## [Selected excerpt]
▼▼▼

XLNet is a new unsupervised language representation learning method based on a novel generalized permutation language modeling objective. Additionally, XLNet employs Transformer-XL as the backbone model, exhibiting excellent performance for language tasks involving long context. Overall, XLNet achieves state-of-the-art (SOTA) results on various downstream language tasks including question answering, natural language inference, sentiment analysis, and document ranking.
For a detailed description of technical details and experimental results, please refer to our paper:
XLNet: Generalized Autoregressive Pretraining for Language Understanding
Zhilin Yang*, Zihang Dai*, Yiming Yang, Jaime Carbonell, Ruslan Salakhutdinov, Quoc V. Le
(*: equal contribution)
Preprint 2019
As of June 19, 2019, XLNet outperforms BERT on 20 tasks and achieves state-of-the-art results on 18 tasks. Below are some comparison between XLNet-Large and BERT-Large, which have similar model sizes:
| Model | RACE accuracy | SQuAD1.1 EM | SQuAD2.0 EM |
|---|---|---|---|
| BERT-Large | 72.0 | 84.1 | 78.98 |
| XLNet-Base | 80.18 | ||
| XLNet-Large | 81.75 | 88.95 | 86.12 |
We use SQuAD dev results in the table to exclude other factors such as using additional training data or other data augmentation techniques. See SQuAD leaderboard for test numbers.
| Model | IMDB | Yelp-2 | Yelp-5 | DBpedia | Amazon-2 | Amazon-5 |
|---|---|---|---|---|---|---|
| BERT-Large | 4.51 | 1.89 | 29.32 | 0.64 | 2.63 | 34.17 |
| XLNet-Large | 3.79 | 1.55 | 27.80 | 0.62 | 2.40 | 32.26 |
The above numbers are error rates.
| Model | MNLI | QNLI | QQP | RTE | SST-2 | MRPC | CoLA | STS-B |
|---|---|---|---|---|---|---|---|---|
| BERT-Large | 86.6 | 92.3 | 91.3 | 70.4 | 93.2 | 88.0 | 60.6 | 90.0 |
| XLNet-Base | 86.8 | 91.7 | 91.4 | 74.0 | 94.7 | 88.2 | 60.2 | 89.5 |
| XLNet-Large | 89.8 | 93.9 | 91.8 | 83.8 | 95.6 | 89.2 | 63.6 | 91.8 |
We use single-task dev results in the table to exclude other factors such as multi-task learning or using ensembles.
As of July 16, 2019, the following models have been made available:
* XLNet-Large, Cased: 24-layer, 1024-hidden, 16-heads
* XLNet-Base, Cased: 12-layer, 768-hidden, 12-heads. This model is trained on full data (different from the one in the paper).
We only release cased models for now because on the tasks we consider, we found: (1) for the base setting, cased and uncased models have similar performance; (2) for the large setting, cased models are a bit better in some tasks.
Each .zip file contains three items:
* A TensorFlow checkpoint (xlnet_model.ckpt) containing the pre-trained weights (which is actually 3 files).

▲▲▲

In the XLNet overview, which model serves as XLNet's backbone?

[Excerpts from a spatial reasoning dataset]
▼▼▼

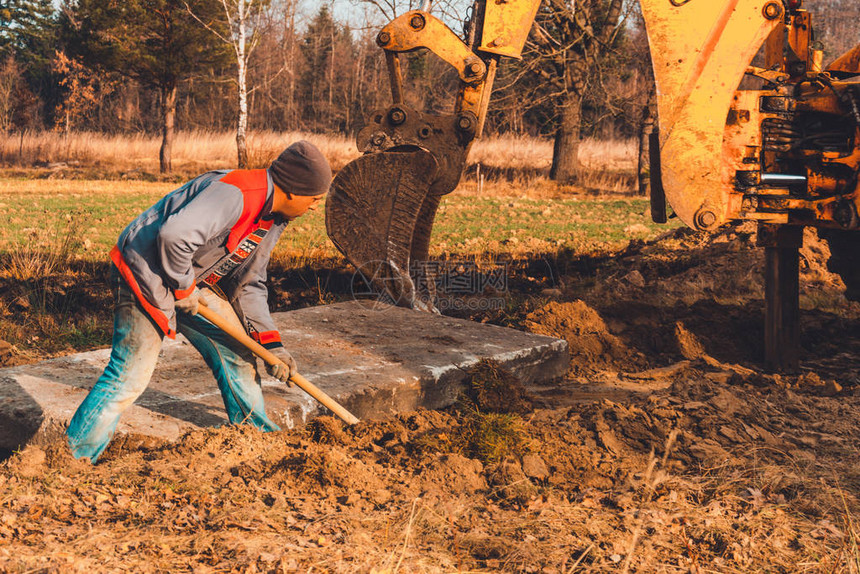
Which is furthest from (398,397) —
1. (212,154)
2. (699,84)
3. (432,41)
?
(212,154)

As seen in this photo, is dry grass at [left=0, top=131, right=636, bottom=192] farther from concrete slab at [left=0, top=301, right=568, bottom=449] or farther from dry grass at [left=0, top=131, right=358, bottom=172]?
concrete slab at [left=0, top=301, right=568, bottom=449]

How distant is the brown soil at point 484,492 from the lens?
8.98ft

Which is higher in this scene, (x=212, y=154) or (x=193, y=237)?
(x=212, y=154)

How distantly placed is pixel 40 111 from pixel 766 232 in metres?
43.7

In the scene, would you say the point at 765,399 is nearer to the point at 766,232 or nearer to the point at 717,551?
the point at 766,232

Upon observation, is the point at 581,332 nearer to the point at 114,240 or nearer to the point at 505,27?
the point at 505,27

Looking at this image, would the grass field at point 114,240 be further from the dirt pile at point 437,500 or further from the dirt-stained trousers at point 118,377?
the dirt pile at point 437,500

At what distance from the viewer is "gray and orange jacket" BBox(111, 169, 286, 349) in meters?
3.22

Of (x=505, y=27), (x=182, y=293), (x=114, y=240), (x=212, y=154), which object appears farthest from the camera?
(x=212, y=154)

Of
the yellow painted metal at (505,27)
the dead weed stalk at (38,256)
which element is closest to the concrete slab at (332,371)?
the yellow painted metal at (505,27)

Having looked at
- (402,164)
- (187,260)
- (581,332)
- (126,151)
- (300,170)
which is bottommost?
(581,332)

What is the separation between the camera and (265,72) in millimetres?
45125

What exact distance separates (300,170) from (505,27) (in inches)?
142

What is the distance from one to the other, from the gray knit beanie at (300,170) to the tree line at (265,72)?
39.6 feet
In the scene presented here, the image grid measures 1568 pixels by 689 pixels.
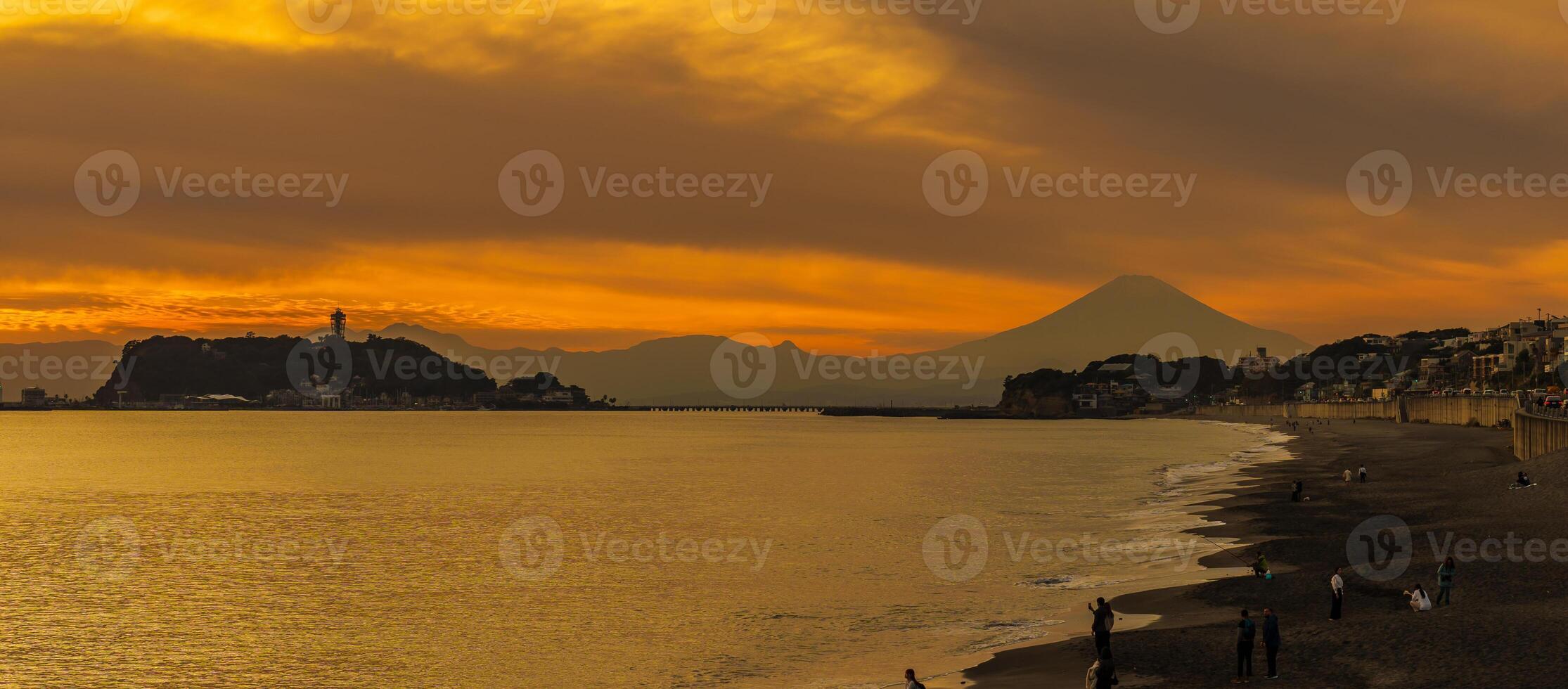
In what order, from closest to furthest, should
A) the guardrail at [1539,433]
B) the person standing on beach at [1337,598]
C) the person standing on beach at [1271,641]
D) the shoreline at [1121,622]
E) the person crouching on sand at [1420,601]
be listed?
the person standing on beach at [1271,641] < the shoreline at [1121,622] < the person standing on beach at [1337,598] < the person crouching on sand at [1420,601] < the guardrail at [1539,433]

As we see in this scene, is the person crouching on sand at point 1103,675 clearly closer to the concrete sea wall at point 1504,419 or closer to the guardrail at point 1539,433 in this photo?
the concrete sea wall at point 1504,419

▲▲▲

## [Response to the exercise]
Transformer-XL